I think this is right. I didn’t mean to suggest there are no non-academic distractions at boarding schools, but there are far fewer than at college. Student residential life is structured and monitored, which is why I’ve bought into the idea that education dollars go farther in boarding school than in college.
To MaineMom2’s point, kids at these schools are more serious about academics than they were in the 80s, and that’s another key value of boarding school today. Plenty of psychologists have argued that in the teen years, friends have an outsized influence on day-to-day choices, even though parents still matter a lot for values and long-term direction. If that’s true, I’d rather have my kids surrounded by curious, kind, conscientious kids at a good boarding school. Excellence is contagious.

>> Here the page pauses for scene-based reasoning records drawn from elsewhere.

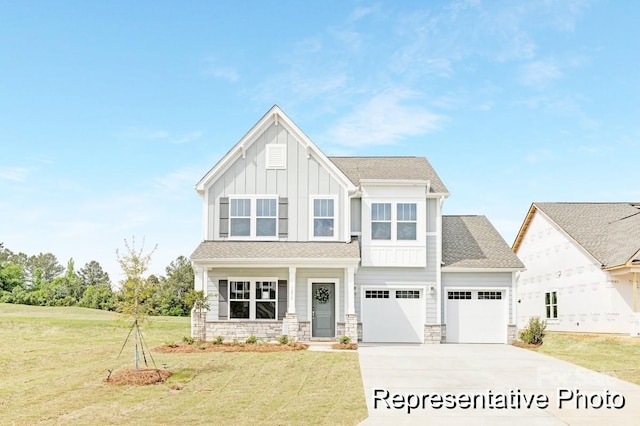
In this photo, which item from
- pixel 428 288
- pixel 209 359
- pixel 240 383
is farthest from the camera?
pixel 428 288

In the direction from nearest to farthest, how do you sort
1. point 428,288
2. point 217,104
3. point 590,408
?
1. point 590,408
2. point 217,104
3. point 428,288

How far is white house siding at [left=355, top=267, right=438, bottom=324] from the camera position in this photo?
25.5 m

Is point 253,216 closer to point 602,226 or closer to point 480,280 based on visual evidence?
point 480,280

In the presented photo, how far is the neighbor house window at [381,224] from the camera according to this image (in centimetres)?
2550

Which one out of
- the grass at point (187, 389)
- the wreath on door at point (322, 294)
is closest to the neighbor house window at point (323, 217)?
the wreath on door at point (322, 294)

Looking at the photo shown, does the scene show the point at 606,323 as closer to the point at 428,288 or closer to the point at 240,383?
the point at 428,288

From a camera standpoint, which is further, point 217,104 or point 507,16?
point 217,104

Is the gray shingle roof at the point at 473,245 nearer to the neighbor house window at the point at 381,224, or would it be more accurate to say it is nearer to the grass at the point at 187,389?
the neighbor house window at the point at 381,224

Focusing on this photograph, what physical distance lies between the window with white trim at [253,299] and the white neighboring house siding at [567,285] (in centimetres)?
1494

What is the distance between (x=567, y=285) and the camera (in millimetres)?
32594

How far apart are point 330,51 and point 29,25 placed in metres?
10.7

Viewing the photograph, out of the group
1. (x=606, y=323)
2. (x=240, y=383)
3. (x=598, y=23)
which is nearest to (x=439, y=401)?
(x=240, y=383)

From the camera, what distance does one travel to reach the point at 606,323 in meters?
28.7

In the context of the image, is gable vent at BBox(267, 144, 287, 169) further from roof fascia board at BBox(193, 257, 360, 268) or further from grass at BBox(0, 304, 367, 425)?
grass at BBox(0, 304, 367, 425)
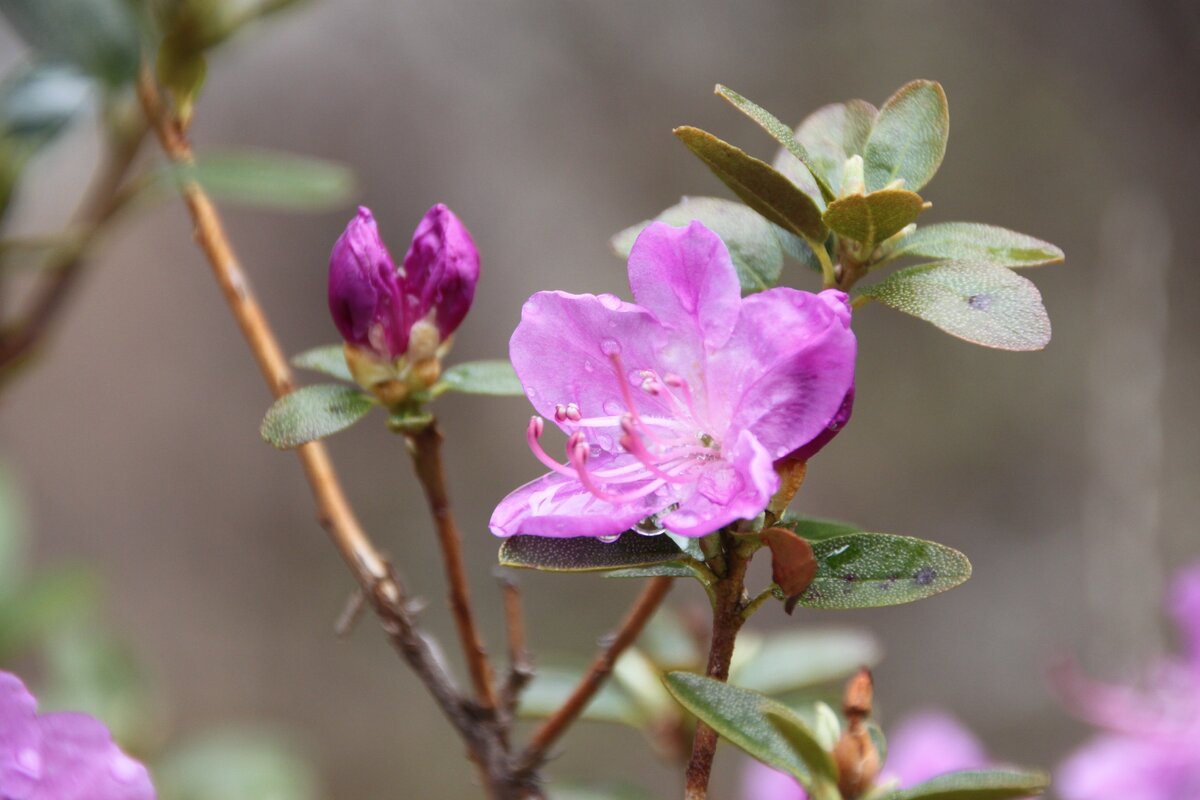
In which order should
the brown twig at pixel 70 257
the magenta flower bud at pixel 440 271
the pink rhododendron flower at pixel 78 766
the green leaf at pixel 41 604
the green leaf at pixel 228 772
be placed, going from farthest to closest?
1. the green leaf at pixel 228 772
2. the green leaf at pixel 41 604
3. the brown twig at pixel 70 257
4. the magenta flower bud at pixel 440 271
5. the pink rhododendron flower at pixel 78 766

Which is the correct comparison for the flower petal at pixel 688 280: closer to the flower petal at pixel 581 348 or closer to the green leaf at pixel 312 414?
the flower petal at pixel 581 348

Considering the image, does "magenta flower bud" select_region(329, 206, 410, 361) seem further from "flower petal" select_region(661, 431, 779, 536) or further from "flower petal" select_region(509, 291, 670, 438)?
"flower petal" select_region(661, 431, 779, 536)

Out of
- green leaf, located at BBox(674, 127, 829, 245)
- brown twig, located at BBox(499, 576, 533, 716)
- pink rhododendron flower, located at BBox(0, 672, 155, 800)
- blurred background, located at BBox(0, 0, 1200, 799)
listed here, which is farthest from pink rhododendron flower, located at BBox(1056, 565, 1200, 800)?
blurred background, located at BBox(0, 0, 1200, 799)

To each his own but I don’t really understand the point of having kids and then sending them off to boarding school. You raise virtual strangers.
100% said by someone that has never sent a kid to boarding school. There is a saying that it’s better to stay quiet….
You obviously didn’t think “to each their own” or you wouldn’t have bothered to let us know your uninformed opinion.
If the CC name is accurate, I suppose I could make a comment about kids that can’t function without being within arms length of the parent. But to each their own.
So our daughter basically came to us wanting to explore boarding schools, and after visits is very enthusiastic about the idea.
On the one hand, I certainly will miss her being a daily presence.
On the other, I don’t believe she is somehow wrong to want to give it a chance.
So if it isn’t working for her, she will be welcome back home. But if it does work for her, I see my role as a parent being to support her.
I recall a conversation with a BS AO about child-parent relationships, and he made a comment about the nature of his conversations with his high school age kids living at home. He said that most were about “logistics” - when practice was, who would drive, where dinner fit in, etc. There’s a hunk of truth in there – just because your kid sleeps under your roof and you provide chauffeur service doesn’t mean you’re having a deep relationship. Especially as they are trying to exercise more independence. Otoh, you are there for those moments when they want to talk or vent. Yeah, you can do it via FaceTime, etc., but they might talk to someone else.
BS is absolutely not the best option for every kid, but for the vast majority who choose it, a living/learning community is an incredible experience. It need not come at the expense of a good relationship with their parents and may even improve it.